Built using DSE 5.0.3
This tutorial is intended to show how to index geospatial shapes such as Polygons and MultiPolygons in Datastax Enterprise Search and subsequently query them. I am using data about States in the United States because it is a smaller data set which will make it easier to understand the effects of the geospatial predicates described below.
At a high level, the geospatial data is stored in Cassandra as text in [WKT (Well Known Text)] (https://en.wikipedia.org/wiki/Well-known_text) format. We configure the Search Schema to set the field to be of solr.SpatialRecursivePrefixTreeFieldType type which supports Polygons and MultiPolygons. It supports other types as well, but in the provided example data, most states are describable as Polygons, and others such as Hawaii, Alaska, need a MultiPolygon to describe their geometric shape.

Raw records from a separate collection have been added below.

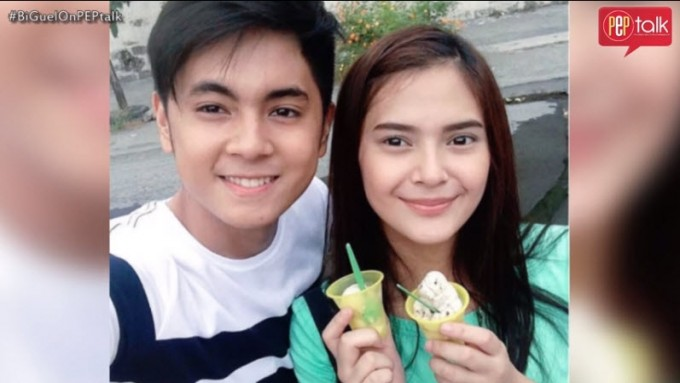 The huffy one between Bianca Umali and Miguel Tanfelix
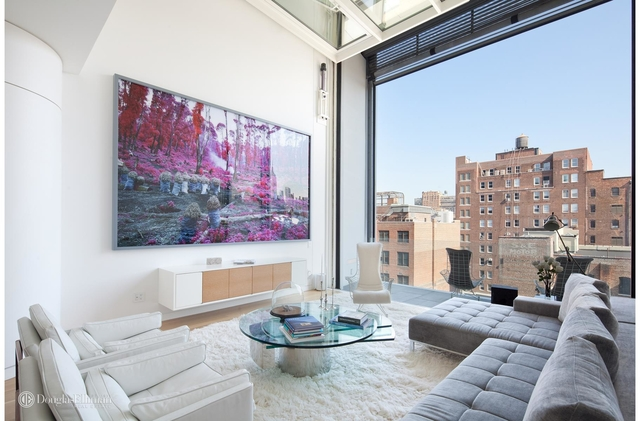 3 Bedrooms, Chelsea Rental in NYC for $13,950 - Photo 1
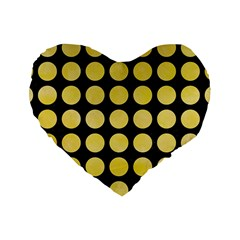 Circles1 Black Marble & Yellow Watercolor (r) Standard 16  Premium Heart Shape Cushions by trendistuff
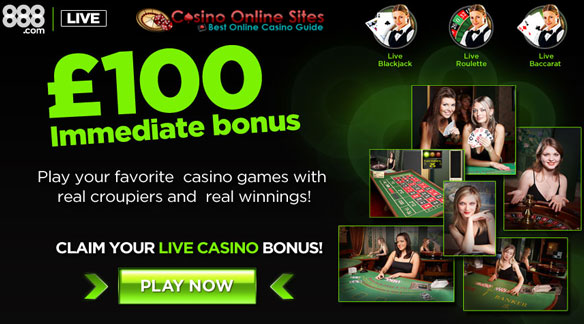 30 No Deposit Free Spins & 00 Welcome Package at 888 Online Casino!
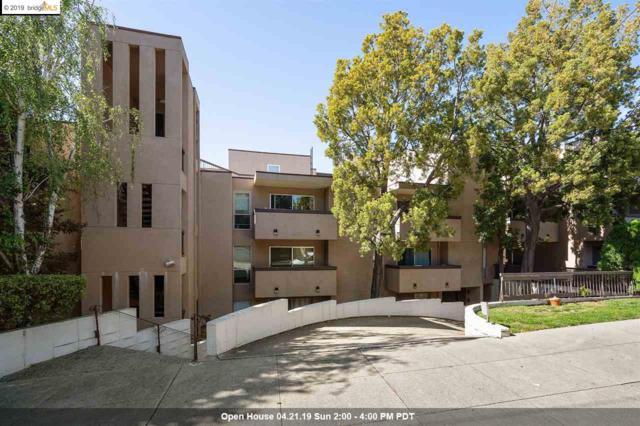 407 Orange St, Oakland, CA 94610 (#EB40860528) :: The Realty Society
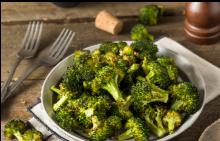 Не пропускайте да включите броколи в семейното меню!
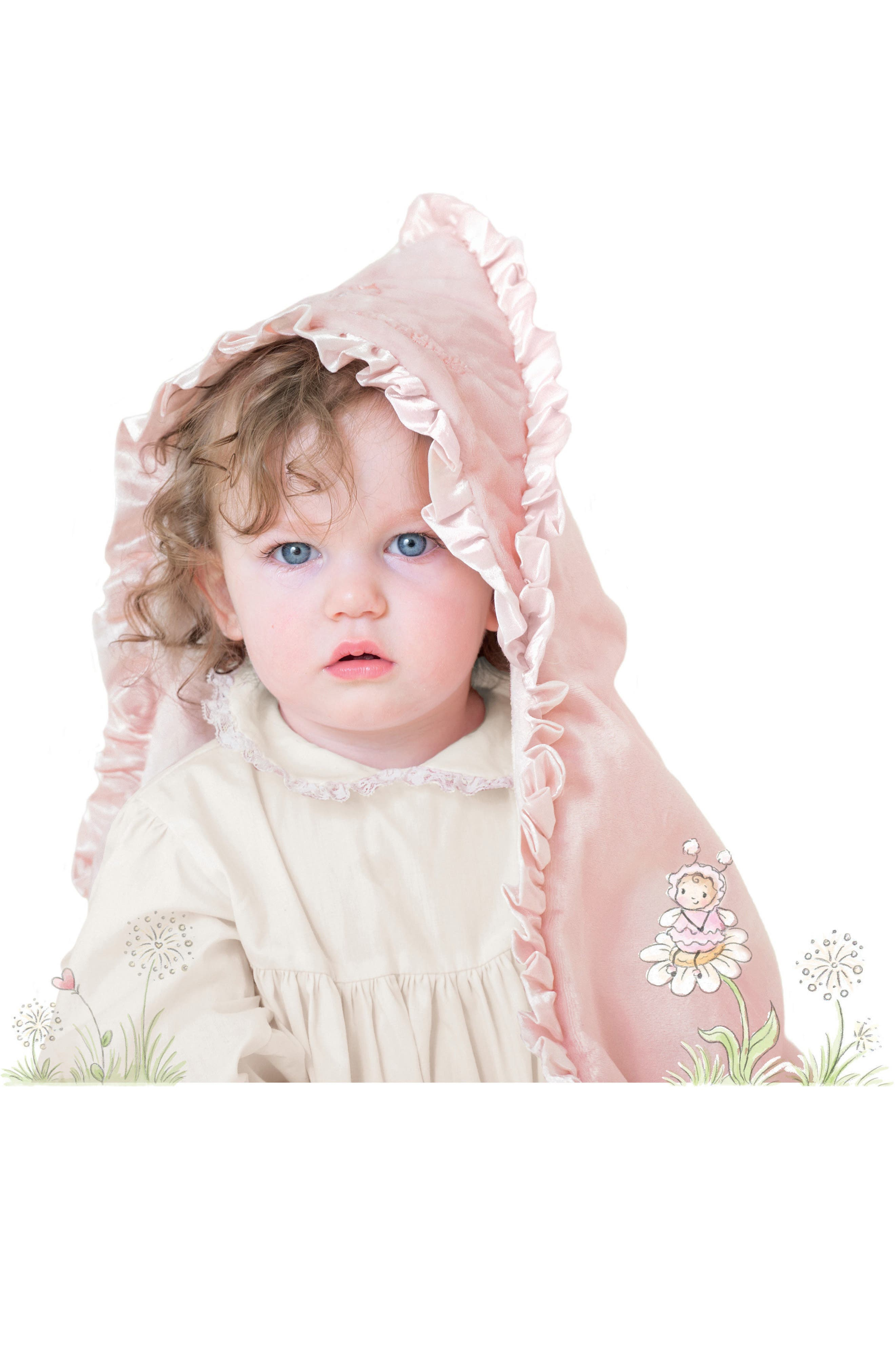 Little Curl Hooded Blanket,                             Alternate thumbnail 3, color,                             680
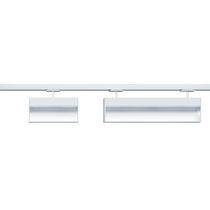 LED-Schienenleuchte / linear / aus Aluminiumguss / Gewerbe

By the end of this, I will be demonstrating how to do a Polygonal Search using the following geospatial predicates:
-
Intersects
- If the search geometry overlaps any part of the indexed/document geometry it is considered a match
-
IsWithin
- If the search geometry completely encapsulates the indexed/document geometry it is considered a match
-
IsDisjointTo
- Opposite of Intersects
JTS Topology Suite enables the indexing and search of non point based shapes. You need to download the jts library and save it in the solr lib directory. The default Solr library path depends on the type of installation.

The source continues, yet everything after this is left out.